I am making an application which uses both the accounts package and facebook's graph api. Specifically the friends api. The friends api returns all facebook friends that have used the application. The problem is that it returns facebook id's, and the accounts package generate application specific id's. This is problematic when i want to retrieve information from a collection containing a friends information, but stored with the application specific id. I have worked around this by storing both the fb id and the accounts id in the collection.
But i still can't update a user data based on their fb id, as update is only permitted using the application specific id. What i want, but not allowed:
UserData.update({fbId: friend.fbId},{$push: {some: data}});
The only solution i could think of is to get each user id first, like this:
var friendId = UserData.findOne({fbId: friend.fbId})._id;
This is obviously not a good solution as it needs one extra db call for every update.

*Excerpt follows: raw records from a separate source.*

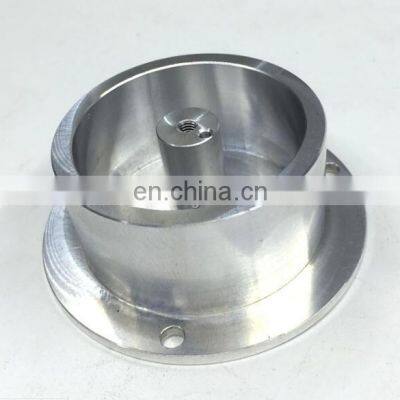 Dongguan High Precision Cnc Turning Custom Mechanical Part From Your Pdf Step Igs Stp Drawing photo-4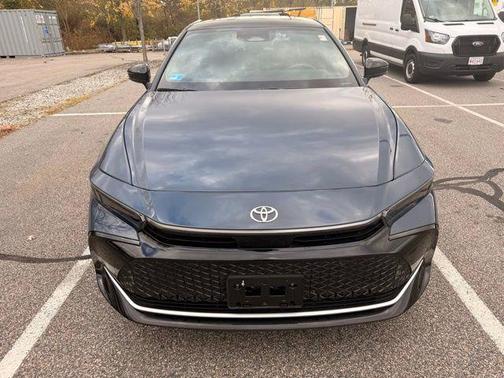 2025 Toyota Crown Nightshade Edition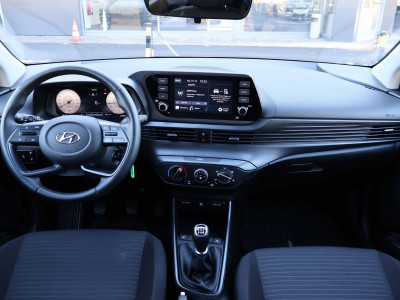 Hyundai i20 Gebrauchtwagen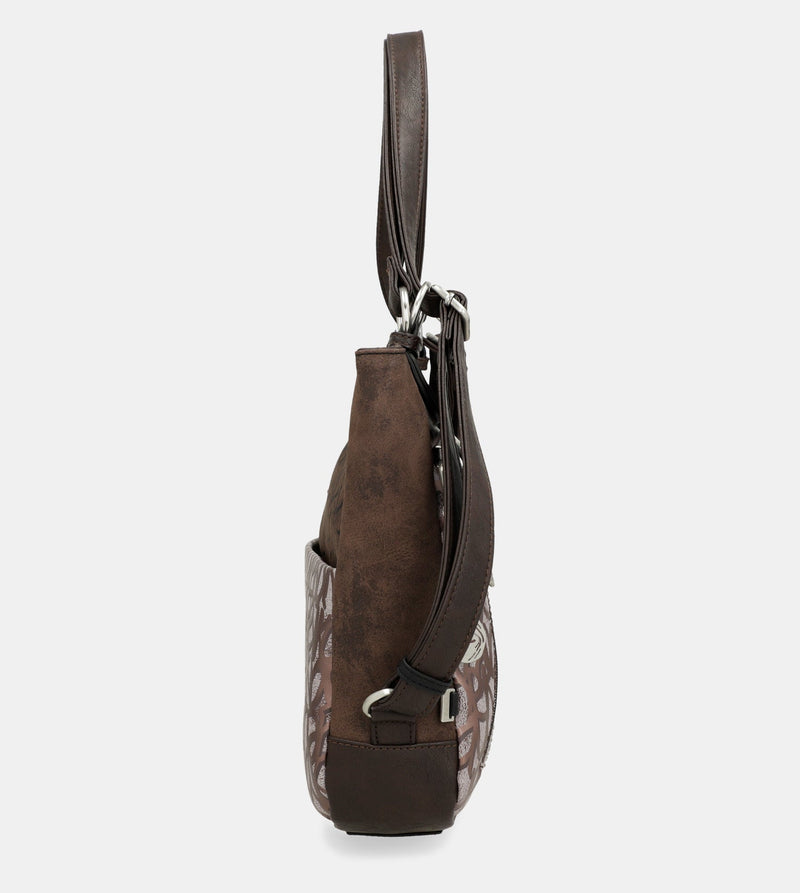 Bolso convertible en mochila Mantle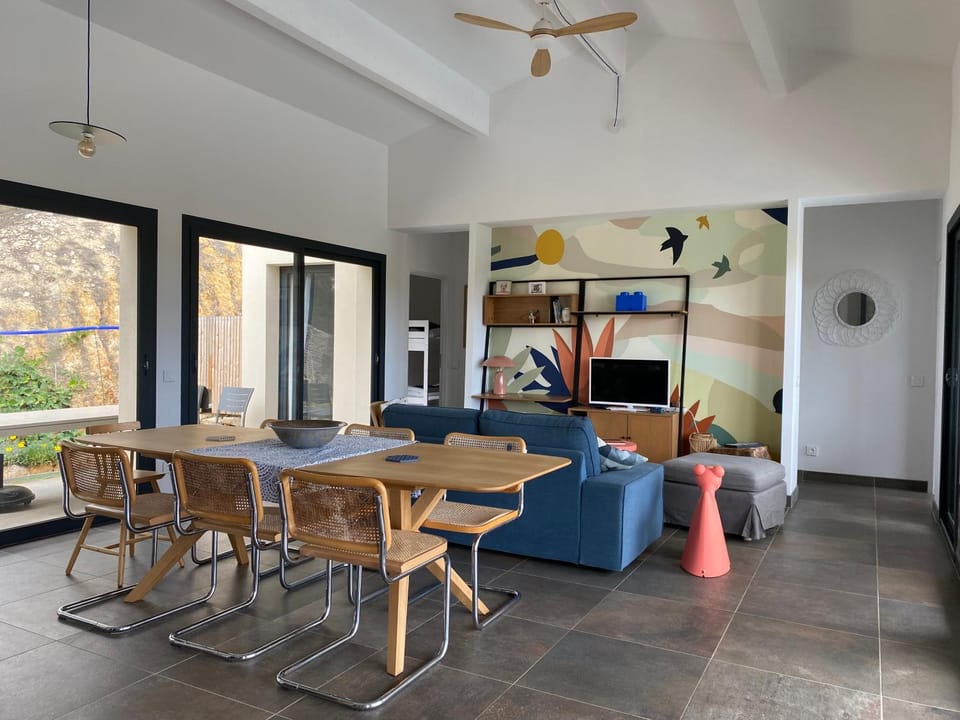 Agave villa piscine Villa in Leucate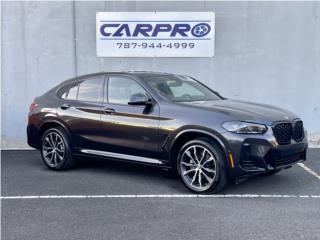 BMW Puerto Rico 2023 BMW X4 M Package Pre-Owned
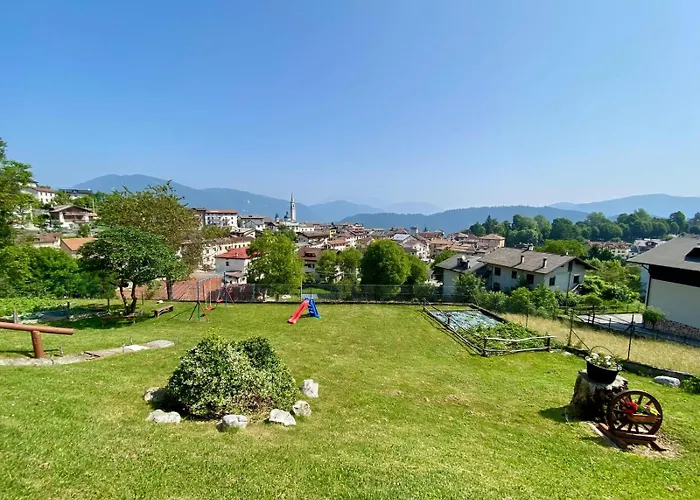 Prázdninový dům La Casa Di Rosy *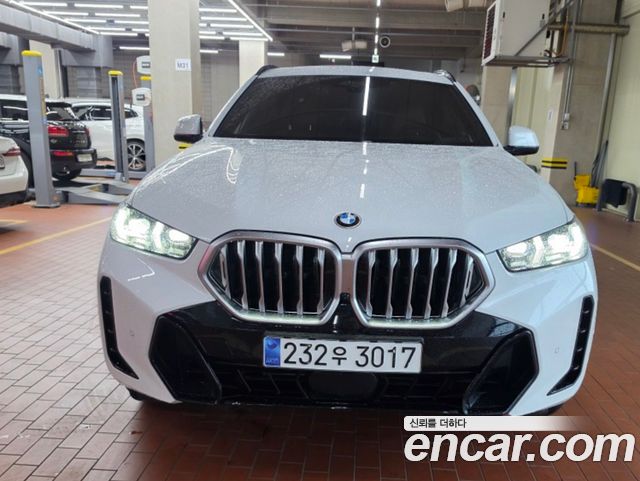 BMW X6 2023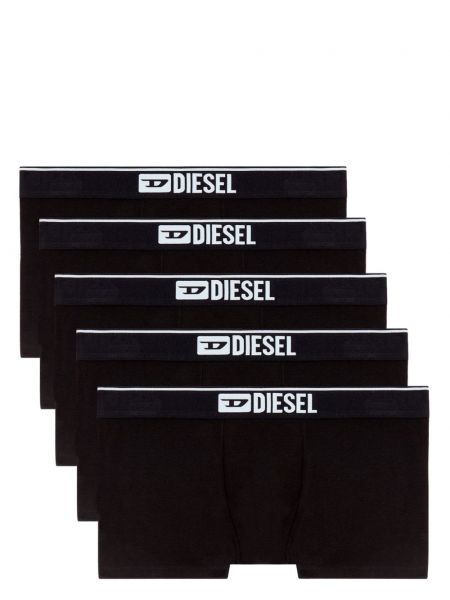 Bokserki Diesel czarne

Is there a way of setting the accounts id equal to the facebook id upon creation? Or do you have any other suggestions.
Extending on the comment above:
MoeRum: @Xinzz UserData is a custom collection. If try updating with fbId I get the following error: Uncaught Error: Not permitted. Untrusted code may only update documents by ID. [403]
That is because you're trying to update on the client-side. You can only update by ID on the client-side. What you're trying to do should not be a problem as long as you do it on the server.
From the Meteor docs (for more reference: http://docs.meteor.com/#/full/update):
The behavior of update differs depending on whether it is called by trusted or untrusted code. Trusted code includes server code and method code. Untrusted code includes client-side code such as event handlers and a browser's JavaScript console.
Trusted code can modify multiple documents at once by setting multi to true, and can use an arbitrary Mongo selector to find the documents to modify. It bypasses any access control rules set up by allow and deny. The number of affected documents will be returned from the update call if you don't pass a callback.
Untrusted code can only modify a single document at once, specified by its _id. The modification is allowed only after checking any applicable allow and deny rules. The number of affected documents will be returned to the callback. Untrusted code cannot perform upserts, except in insecure mode.